Federico tweeted that iOS mail clients are today what Twitter clients were a few years back. Sure, but I never cared so much about reading and writing tweets because my job(s) didn't depend on it. E-mail is mission critical.

I loved Mailbox but it never did Outlook. Acompli was a leap forward, flawlessly blending Outlook and Gmail; I even liked its built-in calendar and recent files feature. I thought it was good that Microsoft bought it - but then innovation stalled and they removed the one feature I was really enamored with - programmable long swipes. Yeah, this may have been a power user feature that confused newbies, but this power user was waiting for someone to re-implement this helpful feature.

Then came Airmail, the most customizable iOS mail client yet. Sure, the new app has a few rough edges, but I'm happy to struggle through a few rough edges, because it has long swipes! And, easy integration with organizational apps like Todoist (you can swipe to Todoist, which almost makes me look forward to emails).

The Big To-Do

So, I've become one of those people that blogs about organizational software. I'm sorry.
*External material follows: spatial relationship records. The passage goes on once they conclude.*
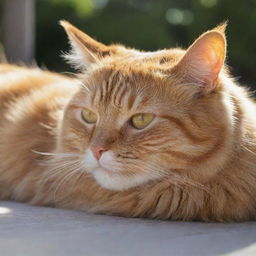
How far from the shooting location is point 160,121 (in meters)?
2.40

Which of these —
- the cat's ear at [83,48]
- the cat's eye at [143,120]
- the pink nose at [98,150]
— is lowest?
the pink nose at [98,150]

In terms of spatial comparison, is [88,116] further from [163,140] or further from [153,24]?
[153,24]

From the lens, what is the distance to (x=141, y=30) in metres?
9.34

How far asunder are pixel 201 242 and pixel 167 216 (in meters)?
0.43

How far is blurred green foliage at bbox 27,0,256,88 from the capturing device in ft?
27.3

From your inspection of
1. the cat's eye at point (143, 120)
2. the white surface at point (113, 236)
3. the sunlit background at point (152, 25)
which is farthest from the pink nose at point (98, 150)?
the sunlit background at point (152, 25)

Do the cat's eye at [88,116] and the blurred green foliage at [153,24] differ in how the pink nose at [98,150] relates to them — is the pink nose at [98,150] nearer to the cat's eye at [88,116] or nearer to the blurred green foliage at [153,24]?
the cat's eye at [88,116]

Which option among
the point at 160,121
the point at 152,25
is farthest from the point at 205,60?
the point at 152,25

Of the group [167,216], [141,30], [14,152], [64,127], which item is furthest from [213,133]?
[141,30]

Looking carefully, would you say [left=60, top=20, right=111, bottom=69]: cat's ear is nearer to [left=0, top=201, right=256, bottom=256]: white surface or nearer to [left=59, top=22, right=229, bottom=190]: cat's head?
[left=59, top=22, right=229, bottom=190]: cat's head

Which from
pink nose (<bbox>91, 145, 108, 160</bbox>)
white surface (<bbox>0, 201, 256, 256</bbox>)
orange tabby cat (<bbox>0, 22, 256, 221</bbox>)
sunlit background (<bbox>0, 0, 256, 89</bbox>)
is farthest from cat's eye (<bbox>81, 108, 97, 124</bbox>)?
sunlit background (<bbox>0, 0, 256, 89</bbox>)

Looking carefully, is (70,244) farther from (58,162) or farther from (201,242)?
(58,162)

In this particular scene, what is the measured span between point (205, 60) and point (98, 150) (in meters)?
0.62

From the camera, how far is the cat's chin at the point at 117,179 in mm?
2408
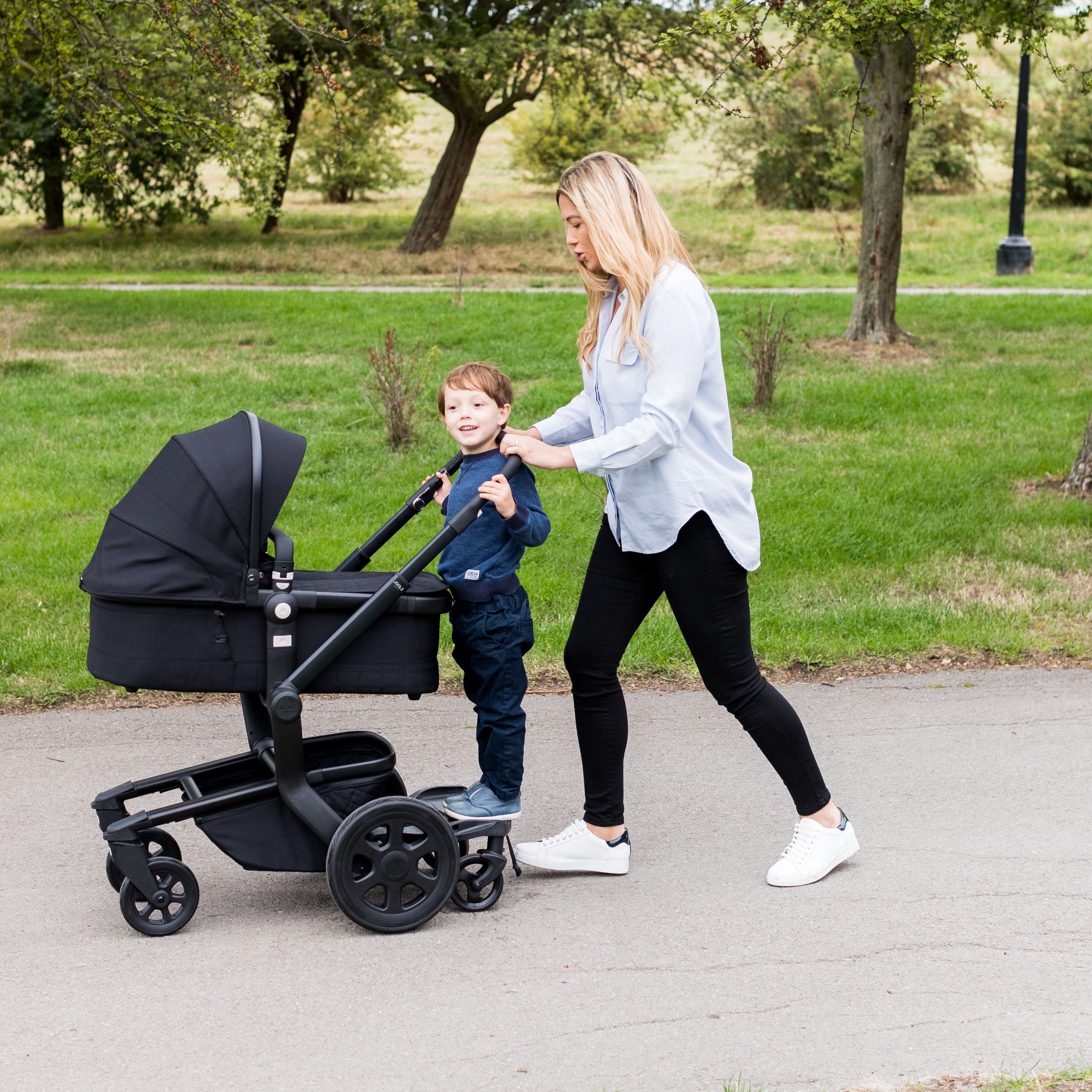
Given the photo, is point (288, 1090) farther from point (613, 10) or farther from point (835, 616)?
point (613, 10)

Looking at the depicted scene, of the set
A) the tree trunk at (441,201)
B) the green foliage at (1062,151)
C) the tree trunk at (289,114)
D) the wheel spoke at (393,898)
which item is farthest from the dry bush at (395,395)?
the green foliage at (1062,151)

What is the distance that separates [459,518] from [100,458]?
583cm

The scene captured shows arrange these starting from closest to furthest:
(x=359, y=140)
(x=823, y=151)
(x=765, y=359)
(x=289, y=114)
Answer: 1. (x=765, y=359)
2. (x=289, y=114)
3. (x=359, y=140)
4. (x=823, y=151)

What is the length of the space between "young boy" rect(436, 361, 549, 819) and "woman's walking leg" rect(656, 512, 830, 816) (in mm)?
400

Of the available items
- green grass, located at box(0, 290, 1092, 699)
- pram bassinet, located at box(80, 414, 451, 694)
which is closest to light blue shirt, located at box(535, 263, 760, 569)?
pram bassinet, located at box(80, 414, 451, 694)

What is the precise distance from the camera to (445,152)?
23734 millimetres

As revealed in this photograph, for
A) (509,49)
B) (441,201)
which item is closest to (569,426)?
(509,49)

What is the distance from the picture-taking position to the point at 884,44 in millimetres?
8375

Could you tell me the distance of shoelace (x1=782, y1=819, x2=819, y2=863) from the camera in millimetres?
3570

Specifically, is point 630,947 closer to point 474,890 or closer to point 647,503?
point 474,890

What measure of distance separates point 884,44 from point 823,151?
22518 mm

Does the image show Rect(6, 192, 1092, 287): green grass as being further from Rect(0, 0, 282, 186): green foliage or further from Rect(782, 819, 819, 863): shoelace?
Rect(782, 819, 819, 863): shoelace

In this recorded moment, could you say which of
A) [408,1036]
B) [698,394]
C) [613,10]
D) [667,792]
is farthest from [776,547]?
[613,10]

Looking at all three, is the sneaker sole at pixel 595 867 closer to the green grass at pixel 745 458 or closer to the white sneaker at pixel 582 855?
the white sneaker at pixel 582 855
Just writing this post will probably squander every extra minute I'd have ever saved by using such software. 

For years I've been using OmniFocus, and it's been pretty good. Before that I was using Apple's own Reminders solution (I was a big fan of the Siri integration, which Omnifocus also takes advantage of). Before Reminders, I used Remember the Milk and Wunderlist. 

I've been on Todoist for a few weeks, and it's pretty great.